◆ TEXTE SOURCE

"""

En mars dernier, les résidents déclenchaient le processus judiciaire pour invalider le règlement qui avait permis la construction, sans parvenir à ce que leur injonction n’empêche l’avancement des travaux.
Le projet avait déjà franchi toutes les étapes réglementaires sans rencontrer d’obstacle. Les demandeurs auraient dû réagir plus tôt, « dans un délai raisonnable », a écrit la juge de première instance. Le couple Morrissette et Ouellette plaidait cependant que l’avis public était « trompeur » puisqu’il désignait l’adresse de la résidence de Daniel Lafortune, et non l’emplacement réel, 500 mètres plus loin. Normal, a-t-il répondu, c’est simplement parce qu’il n’y avait pas encore de numéro civique à cet endroit et que toutes ses terres étaient reliées à une seule adresse.
Un choix obligé
Ce n’est pas par mauvaise foi que Daniel Lafortune a placé sa construction si près de ses voisins, a-t-il justifié. Plusieurs contraintes ont réduit son choix d’emplacement, dont la présence d’une ligne d’Hydro-Québec et de l’oléoduc de Valéro qui passent sur sa terre. Il a aussi précisé que l’ancien propriétaire avait vendu plusieurs lots le long du chemin, ne lui laissant que peu d’accès à la route. L’emplacement final se justifie aussi par le fait qu’il voulait limiter au minimum les pertes de terres cultivables pour s’assurer de l’autorisation de la Commission de protection du territoire agricole.

"""

◆ CONSIGNE A
Réécrivez les lignes de la liste, de celle qui contient « Examining this picture, how » jusqu'à la fin de la liste, en remplaçant chaque occurrence de « cabinet door » par « wardrobe door » et sans rien modifier d'autre.

◆ DONNÉES
"""

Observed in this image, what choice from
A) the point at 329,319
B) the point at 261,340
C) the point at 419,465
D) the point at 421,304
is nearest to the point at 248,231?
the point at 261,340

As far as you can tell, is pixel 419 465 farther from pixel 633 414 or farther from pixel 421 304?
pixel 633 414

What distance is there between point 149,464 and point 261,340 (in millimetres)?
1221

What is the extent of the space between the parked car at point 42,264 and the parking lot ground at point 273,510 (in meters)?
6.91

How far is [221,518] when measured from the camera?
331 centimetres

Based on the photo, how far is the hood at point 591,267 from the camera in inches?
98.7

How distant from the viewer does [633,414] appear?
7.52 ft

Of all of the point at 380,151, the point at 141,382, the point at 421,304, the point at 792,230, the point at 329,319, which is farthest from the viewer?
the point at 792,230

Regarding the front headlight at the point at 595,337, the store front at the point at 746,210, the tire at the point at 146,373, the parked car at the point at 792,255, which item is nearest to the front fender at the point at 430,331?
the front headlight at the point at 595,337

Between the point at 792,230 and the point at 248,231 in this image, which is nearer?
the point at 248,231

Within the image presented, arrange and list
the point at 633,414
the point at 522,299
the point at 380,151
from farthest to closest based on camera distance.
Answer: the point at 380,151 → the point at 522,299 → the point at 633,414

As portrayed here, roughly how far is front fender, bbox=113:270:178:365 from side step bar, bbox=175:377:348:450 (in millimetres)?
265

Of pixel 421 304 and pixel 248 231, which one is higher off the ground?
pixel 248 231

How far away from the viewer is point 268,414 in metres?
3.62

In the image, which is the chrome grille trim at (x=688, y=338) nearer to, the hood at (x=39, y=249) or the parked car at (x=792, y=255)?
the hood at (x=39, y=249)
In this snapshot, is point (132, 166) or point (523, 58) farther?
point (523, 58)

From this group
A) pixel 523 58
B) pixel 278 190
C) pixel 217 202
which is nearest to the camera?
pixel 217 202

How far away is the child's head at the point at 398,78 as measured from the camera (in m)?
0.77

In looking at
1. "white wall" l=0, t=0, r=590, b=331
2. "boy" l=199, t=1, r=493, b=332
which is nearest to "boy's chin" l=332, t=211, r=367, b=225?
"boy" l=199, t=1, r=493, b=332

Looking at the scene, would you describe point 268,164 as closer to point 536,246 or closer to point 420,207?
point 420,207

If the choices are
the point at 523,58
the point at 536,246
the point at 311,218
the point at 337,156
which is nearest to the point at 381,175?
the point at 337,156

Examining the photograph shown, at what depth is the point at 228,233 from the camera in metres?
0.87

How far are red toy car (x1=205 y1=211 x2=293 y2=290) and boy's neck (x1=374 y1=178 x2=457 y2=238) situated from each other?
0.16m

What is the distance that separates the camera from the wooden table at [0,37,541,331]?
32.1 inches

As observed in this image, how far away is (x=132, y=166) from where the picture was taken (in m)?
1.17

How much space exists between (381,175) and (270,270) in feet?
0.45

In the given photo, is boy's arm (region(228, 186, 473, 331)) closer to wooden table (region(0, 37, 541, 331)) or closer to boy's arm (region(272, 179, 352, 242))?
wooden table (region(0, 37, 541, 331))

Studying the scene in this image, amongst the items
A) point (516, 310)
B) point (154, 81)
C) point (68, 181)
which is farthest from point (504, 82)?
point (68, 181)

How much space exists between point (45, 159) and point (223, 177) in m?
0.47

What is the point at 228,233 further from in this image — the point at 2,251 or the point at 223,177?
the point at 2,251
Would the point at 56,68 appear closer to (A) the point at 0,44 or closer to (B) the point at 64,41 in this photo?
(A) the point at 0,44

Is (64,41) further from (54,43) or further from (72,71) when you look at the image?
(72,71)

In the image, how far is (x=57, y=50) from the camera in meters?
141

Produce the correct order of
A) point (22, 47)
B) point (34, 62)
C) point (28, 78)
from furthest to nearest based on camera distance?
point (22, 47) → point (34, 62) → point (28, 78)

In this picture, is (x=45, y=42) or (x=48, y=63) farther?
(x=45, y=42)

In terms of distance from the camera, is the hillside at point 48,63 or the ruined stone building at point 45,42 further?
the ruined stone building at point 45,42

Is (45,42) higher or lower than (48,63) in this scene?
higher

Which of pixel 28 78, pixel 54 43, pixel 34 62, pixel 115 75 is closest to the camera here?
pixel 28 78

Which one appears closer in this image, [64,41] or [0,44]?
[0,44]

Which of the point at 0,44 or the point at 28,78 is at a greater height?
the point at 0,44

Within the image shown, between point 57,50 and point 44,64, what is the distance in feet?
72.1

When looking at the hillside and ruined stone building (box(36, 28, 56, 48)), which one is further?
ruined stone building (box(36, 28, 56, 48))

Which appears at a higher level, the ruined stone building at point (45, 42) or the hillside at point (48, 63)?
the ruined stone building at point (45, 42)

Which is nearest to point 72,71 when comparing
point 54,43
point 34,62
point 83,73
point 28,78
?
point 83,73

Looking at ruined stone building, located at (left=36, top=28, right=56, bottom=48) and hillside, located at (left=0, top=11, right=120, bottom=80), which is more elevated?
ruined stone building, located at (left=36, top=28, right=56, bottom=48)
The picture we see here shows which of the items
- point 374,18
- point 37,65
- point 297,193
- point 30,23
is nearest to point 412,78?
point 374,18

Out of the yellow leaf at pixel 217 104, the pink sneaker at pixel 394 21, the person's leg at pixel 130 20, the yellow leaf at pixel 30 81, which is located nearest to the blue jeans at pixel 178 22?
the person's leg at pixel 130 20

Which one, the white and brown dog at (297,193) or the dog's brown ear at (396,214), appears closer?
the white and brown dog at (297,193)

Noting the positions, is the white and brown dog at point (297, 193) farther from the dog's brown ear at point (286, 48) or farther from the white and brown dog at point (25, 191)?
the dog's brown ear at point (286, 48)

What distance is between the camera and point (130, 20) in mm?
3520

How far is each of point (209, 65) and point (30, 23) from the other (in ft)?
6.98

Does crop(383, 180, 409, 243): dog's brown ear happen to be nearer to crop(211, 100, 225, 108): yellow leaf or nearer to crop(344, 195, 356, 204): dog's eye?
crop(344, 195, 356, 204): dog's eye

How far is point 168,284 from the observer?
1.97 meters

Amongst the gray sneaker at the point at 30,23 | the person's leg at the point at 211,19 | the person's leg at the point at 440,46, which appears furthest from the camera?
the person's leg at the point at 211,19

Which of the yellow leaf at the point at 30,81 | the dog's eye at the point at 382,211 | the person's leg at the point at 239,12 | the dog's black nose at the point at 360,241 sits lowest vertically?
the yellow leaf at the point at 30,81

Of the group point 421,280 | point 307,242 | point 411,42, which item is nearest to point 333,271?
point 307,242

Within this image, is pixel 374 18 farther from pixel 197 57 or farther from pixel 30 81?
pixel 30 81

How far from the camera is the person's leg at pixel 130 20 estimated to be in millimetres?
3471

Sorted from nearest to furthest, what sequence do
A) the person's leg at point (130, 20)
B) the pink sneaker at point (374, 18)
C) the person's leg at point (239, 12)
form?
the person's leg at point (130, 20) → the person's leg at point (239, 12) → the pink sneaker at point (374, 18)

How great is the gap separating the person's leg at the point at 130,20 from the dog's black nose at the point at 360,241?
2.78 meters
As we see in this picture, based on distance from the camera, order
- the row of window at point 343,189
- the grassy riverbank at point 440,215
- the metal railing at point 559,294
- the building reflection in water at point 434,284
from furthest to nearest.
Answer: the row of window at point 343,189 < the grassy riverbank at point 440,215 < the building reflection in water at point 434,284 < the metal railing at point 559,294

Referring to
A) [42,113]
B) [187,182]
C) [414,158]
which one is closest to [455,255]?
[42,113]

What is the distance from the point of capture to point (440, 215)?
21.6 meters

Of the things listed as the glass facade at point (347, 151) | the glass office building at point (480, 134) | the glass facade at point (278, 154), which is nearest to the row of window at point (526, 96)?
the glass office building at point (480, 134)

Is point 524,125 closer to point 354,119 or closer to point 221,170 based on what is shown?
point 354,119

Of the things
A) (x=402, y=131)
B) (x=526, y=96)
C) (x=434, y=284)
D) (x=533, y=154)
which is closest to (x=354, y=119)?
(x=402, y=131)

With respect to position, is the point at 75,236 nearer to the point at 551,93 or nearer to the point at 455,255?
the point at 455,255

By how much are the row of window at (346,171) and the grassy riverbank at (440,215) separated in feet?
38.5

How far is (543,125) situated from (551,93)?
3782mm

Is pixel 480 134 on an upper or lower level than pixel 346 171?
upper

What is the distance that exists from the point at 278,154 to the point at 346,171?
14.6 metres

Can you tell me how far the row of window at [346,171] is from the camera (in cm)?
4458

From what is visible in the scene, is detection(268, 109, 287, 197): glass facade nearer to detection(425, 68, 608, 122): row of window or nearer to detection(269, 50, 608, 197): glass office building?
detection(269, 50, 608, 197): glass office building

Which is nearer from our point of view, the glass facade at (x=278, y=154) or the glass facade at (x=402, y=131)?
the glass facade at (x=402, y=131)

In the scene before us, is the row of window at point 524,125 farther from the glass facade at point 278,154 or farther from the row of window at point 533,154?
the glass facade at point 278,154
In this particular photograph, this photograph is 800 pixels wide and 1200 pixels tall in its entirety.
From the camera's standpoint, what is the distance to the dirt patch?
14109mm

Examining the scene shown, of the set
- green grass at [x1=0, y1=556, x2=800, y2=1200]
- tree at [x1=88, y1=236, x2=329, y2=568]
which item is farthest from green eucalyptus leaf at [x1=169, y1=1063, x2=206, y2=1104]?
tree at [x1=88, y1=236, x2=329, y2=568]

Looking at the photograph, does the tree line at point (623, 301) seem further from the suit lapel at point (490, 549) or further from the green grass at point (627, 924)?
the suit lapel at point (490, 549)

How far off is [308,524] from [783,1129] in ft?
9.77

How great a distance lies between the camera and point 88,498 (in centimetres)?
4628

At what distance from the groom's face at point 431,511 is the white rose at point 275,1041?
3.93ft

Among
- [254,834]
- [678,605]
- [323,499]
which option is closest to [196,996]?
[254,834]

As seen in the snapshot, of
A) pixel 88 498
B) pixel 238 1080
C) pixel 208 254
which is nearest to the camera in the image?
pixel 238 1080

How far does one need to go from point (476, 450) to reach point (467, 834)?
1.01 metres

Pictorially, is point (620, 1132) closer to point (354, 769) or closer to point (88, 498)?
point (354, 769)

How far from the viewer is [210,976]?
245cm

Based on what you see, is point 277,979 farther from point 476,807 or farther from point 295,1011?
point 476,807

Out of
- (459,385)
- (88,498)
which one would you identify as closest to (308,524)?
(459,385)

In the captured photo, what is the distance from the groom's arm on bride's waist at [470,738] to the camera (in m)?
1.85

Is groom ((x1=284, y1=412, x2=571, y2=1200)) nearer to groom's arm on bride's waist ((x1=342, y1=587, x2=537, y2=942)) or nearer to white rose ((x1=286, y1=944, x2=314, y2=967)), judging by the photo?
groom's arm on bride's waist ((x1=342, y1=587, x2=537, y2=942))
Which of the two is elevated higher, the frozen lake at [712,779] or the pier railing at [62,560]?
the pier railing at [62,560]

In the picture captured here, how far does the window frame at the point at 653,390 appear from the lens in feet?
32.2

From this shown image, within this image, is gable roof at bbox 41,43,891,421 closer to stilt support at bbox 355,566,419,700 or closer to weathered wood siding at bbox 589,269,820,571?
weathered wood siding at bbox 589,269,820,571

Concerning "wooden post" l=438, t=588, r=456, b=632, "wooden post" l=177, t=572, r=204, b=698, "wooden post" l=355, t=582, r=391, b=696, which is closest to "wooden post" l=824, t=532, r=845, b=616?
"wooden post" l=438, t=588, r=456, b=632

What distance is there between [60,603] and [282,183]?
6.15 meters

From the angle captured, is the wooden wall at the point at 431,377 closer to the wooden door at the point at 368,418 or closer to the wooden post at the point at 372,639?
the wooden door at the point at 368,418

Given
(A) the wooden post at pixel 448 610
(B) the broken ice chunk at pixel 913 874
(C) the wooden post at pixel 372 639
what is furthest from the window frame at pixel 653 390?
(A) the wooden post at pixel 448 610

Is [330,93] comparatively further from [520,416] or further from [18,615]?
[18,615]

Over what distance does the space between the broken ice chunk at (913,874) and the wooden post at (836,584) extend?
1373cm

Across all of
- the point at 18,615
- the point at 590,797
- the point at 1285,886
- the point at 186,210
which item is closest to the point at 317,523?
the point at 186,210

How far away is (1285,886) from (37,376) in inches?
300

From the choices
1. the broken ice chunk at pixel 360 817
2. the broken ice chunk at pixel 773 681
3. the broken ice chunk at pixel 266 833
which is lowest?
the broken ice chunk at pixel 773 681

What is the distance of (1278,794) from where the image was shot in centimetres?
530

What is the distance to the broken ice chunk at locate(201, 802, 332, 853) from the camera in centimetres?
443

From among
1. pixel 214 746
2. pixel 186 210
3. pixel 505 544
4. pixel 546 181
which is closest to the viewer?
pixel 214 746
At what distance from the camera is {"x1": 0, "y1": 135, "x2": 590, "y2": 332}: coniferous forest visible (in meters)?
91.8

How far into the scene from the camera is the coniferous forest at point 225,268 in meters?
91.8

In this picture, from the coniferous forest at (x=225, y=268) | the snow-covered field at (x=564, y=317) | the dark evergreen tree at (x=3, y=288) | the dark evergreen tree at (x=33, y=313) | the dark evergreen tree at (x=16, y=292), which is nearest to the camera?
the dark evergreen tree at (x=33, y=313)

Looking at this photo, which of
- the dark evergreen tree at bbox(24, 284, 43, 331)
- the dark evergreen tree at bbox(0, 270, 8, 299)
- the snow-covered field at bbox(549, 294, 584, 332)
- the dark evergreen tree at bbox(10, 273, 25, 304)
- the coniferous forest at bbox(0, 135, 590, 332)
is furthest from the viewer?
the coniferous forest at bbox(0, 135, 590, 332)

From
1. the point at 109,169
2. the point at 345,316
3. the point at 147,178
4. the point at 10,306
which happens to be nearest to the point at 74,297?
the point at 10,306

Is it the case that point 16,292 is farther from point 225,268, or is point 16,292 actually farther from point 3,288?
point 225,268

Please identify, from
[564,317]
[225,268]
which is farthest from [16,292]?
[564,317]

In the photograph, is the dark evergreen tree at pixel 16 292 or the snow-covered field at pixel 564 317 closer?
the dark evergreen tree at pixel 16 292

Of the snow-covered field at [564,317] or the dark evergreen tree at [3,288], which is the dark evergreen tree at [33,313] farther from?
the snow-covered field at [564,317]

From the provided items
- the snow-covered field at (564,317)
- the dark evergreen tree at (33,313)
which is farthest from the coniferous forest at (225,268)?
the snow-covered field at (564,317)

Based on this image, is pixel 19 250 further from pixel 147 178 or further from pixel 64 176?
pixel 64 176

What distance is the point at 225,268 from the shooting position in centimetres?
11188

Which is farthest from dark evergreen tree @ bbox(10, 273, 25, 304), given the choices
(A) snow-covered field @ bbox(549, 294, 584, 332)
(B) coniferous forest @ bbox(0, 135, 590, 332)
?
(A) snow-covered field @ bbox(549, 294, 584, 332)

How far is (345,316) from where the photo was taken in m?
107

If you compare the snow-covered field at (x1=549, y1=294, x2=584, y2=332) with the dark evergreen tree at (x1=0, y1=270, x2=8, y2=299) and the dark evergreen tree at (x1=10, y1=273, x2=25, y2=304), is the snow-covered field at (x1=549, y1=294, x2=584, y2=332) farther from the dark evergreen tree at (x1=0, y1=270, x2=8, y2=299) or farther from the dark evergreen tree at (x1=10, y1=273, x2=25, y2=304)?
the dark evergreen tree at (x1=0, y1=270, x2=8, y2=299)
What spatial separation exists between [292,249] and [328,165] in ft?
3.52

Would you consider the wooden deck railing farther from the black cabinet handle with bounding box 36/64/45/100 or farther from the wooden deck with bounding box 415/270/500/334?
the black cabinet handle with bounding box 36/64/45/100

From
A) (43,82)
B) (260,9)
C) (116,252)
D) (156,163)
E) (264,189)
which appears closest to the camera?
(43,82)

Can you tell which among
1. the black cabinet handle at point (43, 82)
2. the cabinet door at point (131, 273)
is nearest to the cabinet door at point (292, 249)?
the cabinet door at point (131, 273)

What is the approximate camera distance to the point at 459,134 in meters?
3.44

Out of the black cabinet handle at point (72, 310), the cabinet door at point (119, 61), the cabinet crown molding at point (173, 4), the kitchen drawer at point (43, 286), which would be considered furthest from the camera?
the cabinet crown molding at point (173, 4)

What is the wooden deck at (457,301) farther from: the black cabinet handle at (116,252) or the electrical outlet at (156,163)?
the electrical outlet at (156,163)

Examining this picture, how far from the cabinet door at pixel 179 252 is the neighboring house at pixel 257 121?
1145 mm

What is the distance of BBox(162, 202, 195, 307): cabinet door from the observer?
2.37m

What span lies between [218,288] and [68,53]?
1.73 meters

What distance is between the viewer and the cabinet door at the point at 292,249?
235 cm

"""

◆ CONSIGNE B
Recopiez fidèlement le passage du texte source qui commence aux mots « En mars dernier, les » et s'arrête après « l’avancement des travaux. ».

◆ CORRIGÉ A
Examining this picture, how far from the wardrobe door at pixel 179 252 is the neighboring house at pixel 257 121?
1145 mm

What is the distance of BBox(162, 202, 195, 307): wardrobe door from the observer?
2.37m

What span lies between [218,288] and [68,53]?
1.73 meters

What distance is between the viewer and the wardrobe door at the point at 292,249?
235 cm

◆ CORRIGÉ B
En mars dernier, les résidents déclenchaient le processus judiciaire pour invalider le règlement qui avait permis la construction, sans parvenir à ce que leur injonction n’empêche l’avancement des travaux.